▸ ACTIONS TO TAKE
1. Say whether each statement agrees with the passage on Christmas: (a) the Romans held two holidays in December; (b) Puritan settlers made Christmas an official holiday; (c) Santa Claus has pagan roots. Answer yes or no for each and quote the words of the passage that decide it.
2. Write out the part of the passage on Christmas starting at "Christmas is celebrated" and ending at "food and presents.".

▸ READING PASSAGE
● ● ●

Christmas is celebrated by Christians every year on December 25th, and is celebrated to honor the anniversary of the birth of Jesus of Nazareth. Modern-day celebrations include going to Church, gathering with family and friends to exchange gifts, and decorating Christmas trees; Christmas celebrations differ around the world, but the history of Christmas goes far beyond delicious food and presents.
Christmas originated from pagan and Roman traditions. The Romans celebrated 2 holidays in December: Saturnalia, where they honor their god of agriculture (Saturn), and Mithra, to celebrate the birth of their Sun god on December 25th. On the darkest day of the year in December, those following pagan and Roman traditions lit bonfires with the belief that it would keep the darkness at bay. When Christianity spread throughout Europe, many debated when Jesus was born, so December 25th was adopted as Christmas day.
Other modern-day Christmas traditions also originated from Roman and pagan cultures as well; they decorated their homes with green in anticipation of the upcoming spring, which is seen today with the decoration of Christmas trees. However, other Christmas traditions like Santa Claus actually have Christian roots. When Puritan settlers migrated to modern-day America, they banned Christmas because of its pagan roots and believed Christmas was “too extravagant.” Christmas only became an official holiday in the 1800s, and the different immigrant groups in America each brought their own traditions Today, many celebrate by gathering with family and friends, decorating homes and Christmas trees, and exchanging gifts.

● ● ●

▸ PROVIDED MATERIAL
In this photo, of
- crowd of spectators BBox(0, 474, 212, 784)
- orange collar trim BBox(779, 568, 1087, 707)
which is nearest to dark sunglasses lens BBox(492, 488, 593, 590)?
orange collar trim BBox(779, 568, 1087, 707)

● ● ●

▸ ANSWERS TO EACH TASK
1.
(a) Yes: "The Romans celebrated 2 holidays in December"
(b) No: "they banned Christmas because of its pagan roots"
(c) No: "other Christmas traditions like Santa Claus actually have Christian roots"

2.
Christmas is celebrated by Christians every year on December 25th, and is celebrated to honor the anniversary of the birth of Jesus of Nazareth. Modern-day celebrations include going to Church, gathering with family and friends to exchange gifts, and decorating Christmas trees; Christmas celebrations differ around the world, but the history of Christmas goes far beyond delicious food and presents.